In Hard Times, Charles Dickens presents the sad, exaggerated Utilitarian philosophy of Thomas Gradgrind as a sort of tragedy. More specifically, Dickens examines how Gradgrind’s staunch pedagogical approach negatively affects his children, especially Louisa. Gradgrind is initially shown as a strict, Utilitarian caricature who emphasizes facts and rote memorization over imagination and critical thinking. Dickens opens chapter two by detailing Gradgrind’s unfortunate personality:

“A man of realities. A man of facts and calculations. A man who proceeds upon the principle that two and two are four, and nothing over, and who is not to be talked into allowing for anything over.... With a rule and a pair of scales, and the multiplication table always in his pocket, sir, ready to weigh and measure any parcel of human nature, and tell you exactly what it comes to” (6).
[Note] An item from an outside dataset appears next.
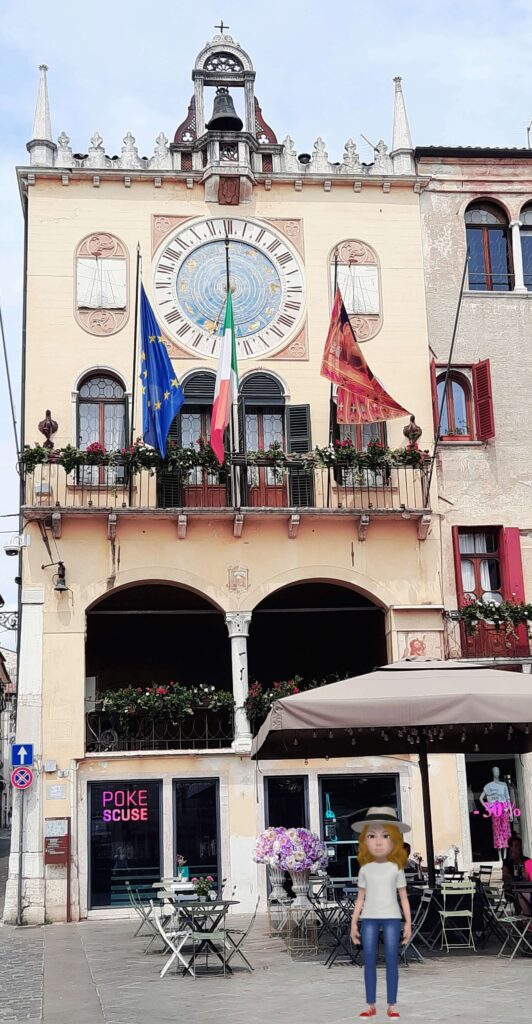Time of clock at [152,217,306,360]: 5:59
His strict nature affects his children and they have a hard time overcoming their father’s prescriptive values. Indeed, when Louisa seeks his advice on marrying the loathsome Bounderby, Gradgrind boils the situation down to statistics and facts rather than taking an empathetic stance on the subject. Louisa follows her father’s advice into a ruinous relationship. It is only at this point that Gradgrind realizes the error in his ways, and in turn grows as a human being.

“Aged and bent he looked, and quite bowed down; and yet he looked a wiser man, and a better man, than in the days when in this life he wanted nothing but Facts” (205).

While Gradgrind does transform, it is only after his daughter is forever affected by his teachings. This is why Gradgrind is a tragic character: he realizes the narrow scope of his Utilitarian values only after his daughter is ensnared in a poisonous relationship.

I pulled my textual support from the Norton Critical Edition, 3rd ed.